Touching lives in Africa

Founder of It’s for Africa Pamela Moore changes lives in Northern Uganda


Pamela Moore

Volunteers help the people of Uganda drill water wells.

It’s a sunny and exciting day in Uganda. People roar with enthusiasm as water that was once filthy is finally being filtered and becoming suitable for drinking. She radiates nothing but love upon seeing the smiles on their faces. As she continues to drill water holes, pure joy fills her heart.

During her time as a leadership missionary for The Church of Jesus Christ Latter-day Saints in Northern Africa in 2013, permanent substitute teacher Pamela Moore noticed the water wasn’t clean, orphanages were overflowing, education systems were broken, school infrastructures were falling and streets remained in poverty. After this realization, her goal was to help the people make their own money and drill wells to provide cleaner water. In July 2017, Pamela traveled to Uganda to start her non-profit organization named It’s for Africa. In order to pay for these trips, she worked as a substitute teacher when she wasn’t in Africa.

“Being a sub and working with different organizations is very challenging for me because I am older,” Pamela said. “I should be retired, but I’m so incredibly committed to service. I am always engaged in doing meaningful tasks when I am not subbing. Originally I don’t remember that I was subbing specifically [to raise money for] my African service, but as time has gone by that is my main reason for subbing.”

Pamela continuously works on numerous projects. Her help isn’t temporary. She teaches people in Africa how to make incomes without the help of others. One family she helped started independently raising pigs to provide both food and money for themselves. 

“The impact we’ve had is hard to measure because we had [several] different projects, and some have been more successful than others,” Pamela said. “We know our water project has had a huge impact on thousands of people because a well can cover a whole community. We’ve helped smaller groups establish apiaries, piggeries and other enterprises. They are slowly learning how to earn some sort of income for the work they put in.”

She couldn’t do it all herself, so she invited her granddaughter, Chloe Moore, along to help. Although she was only 12, she carried a deep passion for assisting those in need.  

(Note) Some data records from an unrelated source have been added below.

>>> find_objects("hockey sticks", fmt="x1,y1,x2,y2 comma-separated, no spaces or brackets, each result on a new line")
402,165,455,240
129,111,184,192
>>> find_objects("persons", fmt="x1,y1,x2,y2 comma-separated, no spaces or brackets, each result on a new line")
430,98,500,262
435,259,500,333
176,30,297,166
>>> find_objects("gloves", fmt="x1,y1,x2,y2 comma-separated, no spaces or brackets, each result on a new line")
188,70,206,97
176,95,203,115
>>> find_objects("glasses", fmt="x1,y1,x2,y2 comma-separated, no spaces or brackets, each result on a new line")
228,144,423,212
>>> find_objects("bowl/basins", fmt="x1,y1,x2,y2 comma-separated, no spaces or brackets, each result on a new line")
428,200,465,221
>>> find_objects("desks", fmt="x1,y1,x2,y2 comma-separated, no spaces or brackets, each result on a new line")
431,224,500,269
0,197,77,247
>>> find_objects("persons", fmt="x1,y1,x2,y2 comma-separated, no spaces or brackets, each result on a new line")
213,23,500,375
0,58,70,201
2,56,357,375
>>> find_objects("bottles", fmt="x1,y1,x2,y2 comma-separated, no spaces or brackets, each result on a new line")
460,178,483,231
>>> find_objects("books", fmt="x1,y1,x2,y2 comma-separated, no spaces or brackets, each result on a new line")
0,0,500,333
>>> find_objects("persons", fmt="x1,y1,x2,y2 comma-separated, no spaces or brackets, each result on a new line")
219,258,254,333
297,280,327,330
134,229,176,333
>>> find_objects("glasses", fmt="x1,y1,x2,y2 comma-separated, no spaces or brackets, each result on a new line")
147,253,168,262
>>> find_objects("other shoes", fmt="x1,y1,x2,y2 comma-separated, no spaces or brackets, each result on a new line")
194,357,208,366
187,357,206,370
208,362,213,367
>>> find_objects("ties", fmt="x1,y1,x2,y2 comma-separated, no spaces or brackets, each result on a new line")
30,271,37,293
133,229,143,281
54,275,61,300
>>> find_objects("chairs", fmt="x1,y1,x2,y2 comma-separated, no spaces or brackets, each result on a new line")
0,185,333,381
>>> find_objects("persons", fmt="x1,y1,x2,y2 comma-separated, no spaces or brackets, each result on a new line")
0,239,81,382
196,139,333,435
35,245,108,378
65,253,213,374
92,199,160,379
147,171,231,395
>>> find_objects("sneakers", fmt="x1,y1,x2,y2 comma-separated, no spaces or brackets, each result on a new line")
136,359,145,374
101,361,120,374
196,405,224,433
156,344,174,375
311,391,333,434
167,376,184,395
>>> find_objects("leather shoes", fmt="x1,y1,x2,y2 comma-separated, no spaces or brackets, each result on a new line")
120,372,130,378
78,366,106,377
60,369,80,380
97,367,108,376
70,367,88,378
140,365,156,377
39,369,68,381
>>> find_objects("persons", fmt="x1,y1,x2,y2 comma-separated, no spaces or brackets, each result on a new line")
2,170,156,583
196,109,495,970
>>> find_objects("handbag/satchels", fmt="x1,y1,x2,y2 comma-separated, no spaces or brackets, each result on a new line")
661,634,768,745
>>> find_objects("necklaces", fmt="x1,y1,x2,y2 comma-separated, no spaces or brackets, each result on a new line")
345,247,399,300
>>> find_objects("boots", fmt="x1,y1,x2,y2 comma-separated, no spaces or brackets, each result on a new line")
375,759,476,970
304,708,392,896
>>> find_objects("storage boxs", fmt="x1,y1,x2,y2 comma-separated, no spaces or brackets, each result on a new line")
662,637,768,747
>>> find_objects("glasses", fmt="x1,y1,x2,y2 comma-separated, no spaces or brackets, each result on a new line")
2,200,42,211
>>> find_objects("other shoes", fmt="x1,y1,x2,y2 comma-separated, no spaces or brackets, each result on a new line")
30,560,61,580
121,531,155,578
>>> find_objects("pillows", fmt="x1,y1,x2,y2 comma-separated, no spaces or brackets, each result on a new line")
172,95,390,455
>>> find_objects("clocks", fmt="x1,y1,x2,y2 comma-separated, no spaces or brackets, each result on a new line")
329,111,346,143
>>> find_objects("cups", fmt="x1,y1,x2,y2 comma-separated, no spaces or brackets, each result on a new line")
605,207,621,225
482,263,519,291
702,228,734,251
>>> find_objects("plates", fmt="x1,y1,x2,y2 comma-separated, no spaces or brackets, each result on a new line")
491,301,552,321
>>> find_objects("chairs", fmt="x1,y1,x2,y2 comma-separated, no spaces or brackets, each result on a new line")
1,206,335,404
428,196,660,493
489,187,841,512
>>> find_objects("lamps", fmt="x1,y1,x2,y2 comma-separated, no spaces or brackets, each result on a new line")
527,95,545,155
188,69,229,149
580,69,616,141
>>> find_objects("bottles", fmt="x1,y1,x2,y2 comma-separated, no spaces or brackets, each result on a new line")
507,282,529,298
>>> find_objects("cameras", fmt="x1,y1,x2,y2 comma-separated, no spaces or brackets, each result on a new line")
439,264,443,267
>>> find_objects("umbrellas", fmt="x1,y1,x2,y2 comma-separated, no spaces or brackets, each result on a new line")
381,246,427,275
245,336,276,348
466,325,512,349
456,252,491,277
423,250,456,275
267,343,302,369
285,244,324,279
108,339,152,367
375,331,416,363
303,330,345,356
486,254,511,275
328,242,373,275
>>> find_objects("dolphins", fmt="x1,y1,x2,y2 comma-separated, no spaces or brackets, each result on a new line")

“I wasn’t able to help with drilling the holes, but I helped build the schools,” Chloe said. “My sister and I would mix mounds of termites with water and step in piles of them up to our knees. We would take those piles and throw them onto sticks, and that’s how we built the walls and huts. It was disgusting, but that’s how we contributed.”

Another problem in Africa is the low life span due to a lack of proper birth ethics and infrastructure. Board member of It’s for Africa Dr. Dan Ferguson worked to change this. His goal was to make sure women maintained healthy and successful pregnancies. 

“One thing we take is kits for pregnancies to keep [the mothers] sanitized, like plastic mats and little hats to keep them clean while giving birth,” Ferguson said. “It helps the survival rate increase because the first few weeks are vital to the kids, some don’t make it past one month.”

The less-developed country is in need of attention from others. With the It’s for Africa organization, Pamela and her team were able to achieve the goal she had always dreamed of which was to make a positive change in Uganda, even if it was small. It takes time to see progressive improvements as change doesn’t happen overnight.

“Helping others makes me feel connected to people around the world,” Pamela said. “We’re all one human race and by serving [those in need] I feel drawn closer to them. I consider them a part of my family, my brothers and sisters. There’s just a wonderful feeling when I do service, no matter where it is.”